DUE PARTITE, Cristina Comencini
Anni ’60, quattro donne giocano a carte. Ogni giovedì, da molti anni, si riuniscono per fare una partita, chiacchierare, passare il pomeriggio. Portano con sé le loro bambine che giocano nella stanza accanto. Nessuna di loro lavora, fanno le madri, le mogli, si conoscono da molto tempo. Durante il primo atto della commedia vediamo intrecciarsi le loro storie tra comicità ed emozioni. Secondo atto oggi, quattro donne s’incontrano in un’altra casa, sono vestite di scuro. Si sono riunite dopo il funerale di una delle loro madri che si è suicidata. Capiamo che sono quelle bambine che nel primo atto giocavano nella stanza accanto. A poco a poco le colleghiamo una dopo l’altra alle madri. Due epoche, due modi di essere donne. Sono più felici queste donne, più realizzate? A tratti pare essersi spezzata una catena, meglio o peggio, chi lo sa?

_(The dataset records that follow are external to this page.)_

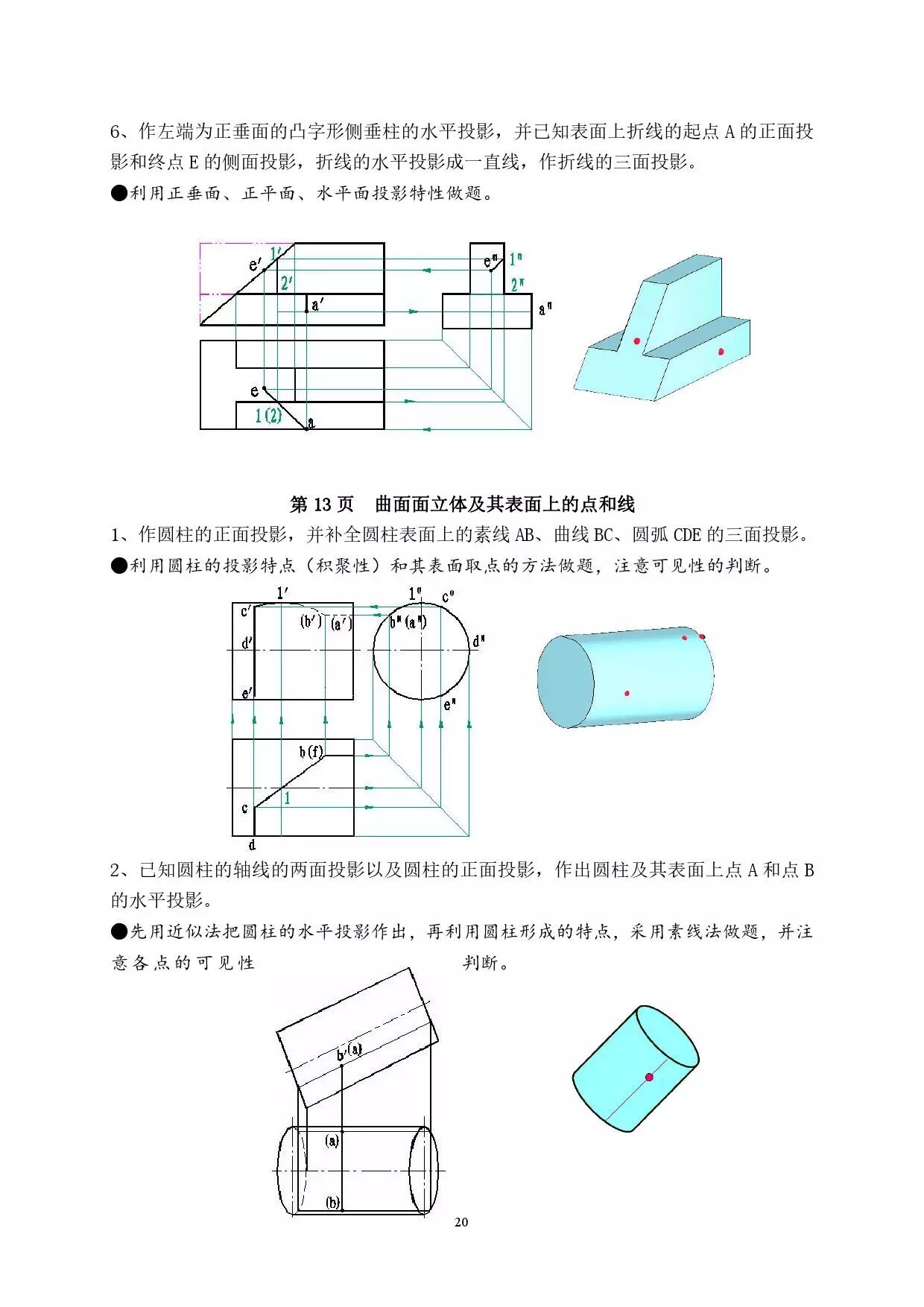 6、作左端为正垂面的凸字形侧垂柱的水平投影，并已知表面上折线的起点 A 的正面投影和终点 E 的侧面投影，折线的水平投影成一直线，作折线的三面投影。

●利用正垂面、正平面、水平面投影特性做题。

e′ 1′ 2′ a′ e″ 1″ 2″ a″ e 1(2) a

第 13 页　曲面面立体及其表面上的点和线

1、作圆柱的正面投影，并补全圆柱表面上的素线 AB、曲线 BC、圆弧 CDE 的三面投影。

●利用圆柱的投影特点（积聚性）和其表面取点的方法做题，注意可见性的判断。

1′ c′ (b′) (a′) d′ e′ 1″ c″ b″(a″) d″ e″ b(f) c 1 d

2、已知圆柱的轴线的两面投影以及圆柱的正面投影，作出圆柱及其表面上点 A 和点 B 的水平投影。

●先用近似法把圆柱的水平投影作出，再利用圆柱形成的特点，采用素线法做题，并注意各点的可见性　判断。

b′(a) (a) (b)

20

PHILOMENA, Martin Sixsmith
Quando Martin Sixsmith, noto giornalista in cerca di nuova occupazione, accetta di incontrare quella donna sconosciuta, non ha molte aspettative. Ma poi, la donna lo invita a indagare sul segreto che, dopo un riserbo di quasi cinquant’anni, la madre Philomena le ha svelato, e il suo istinto da giornalista non sa tirarsi indietro. Philomena è poco più che una ragazzina quando rimane incinta. La società irlandese del 1952 la considera ormai una “donna perduta”. Rinchiusa in un convento, poco dopo darà alla luce Anthony. Per tre anni si occupa di lui tra quelle mura, fino a quando le suore non glielo portano via per darlo in adozione a una facoltosa famiglia americana. Non c’è stato giorno da allora in cui Philomena non abbia pensato al suo bambino, senza mai abbandonare il sogno di ritrovarlo, e cercando in segreto di rintracciarlo. Nella sua ricerca, Martin porterà alla luce segreti, ipocrisie e soprusi occultati per anni e annoderà le fila di due anime separate alla nascita e spinte l’una verso l’altra da una sete d’amore inesauribile.
DI MAMME CE N’È PIÙ DI UNA, Loredana Lipperini
Il Palazzo d’Inverno di Pechino era luogo di meraviglie e splendore. L’imperatore della Cina, che deteneva il potere più alto, era prigioniero del suo palazzo, proprio in virtù di quel potere. Anche la maternità è un Palazzo d’Inverno: dove è splendido aggirarsi ma da dove non si può uscire. Per secoli è stato l’unico potere concesso alle donne, e oggi torna a essere prospettato come il più importante. Lo ribadiscono televisione, giornali, libri, pubblicità, blog. Alle donne, in nome del nuovo culto della Natura, si chiede di allattare per anni e di dedicare ogni istante del proprio tempo ai figli. Oppure, se proprio vogliono lavorare, devono diventare “mamme acrobate” in grado non solo di conciliare lavoro e famiglia, ma di farlo con il sorriso sulle labbra e la battuta pronta. Nell’Italia dove il mito del materno è potentissimo, per le madri si fa assai poco sul piano delle leggi, dei servizi, del welfare, dell’occupazione, dell’immaginario. Ma invece di unirsi, le donne si spaccano: le fautrici dei pannolini lavabili contro le “madri al mojito”, madri totalizzanti contro le madri dai mille impegni, femminismi contro femminismi.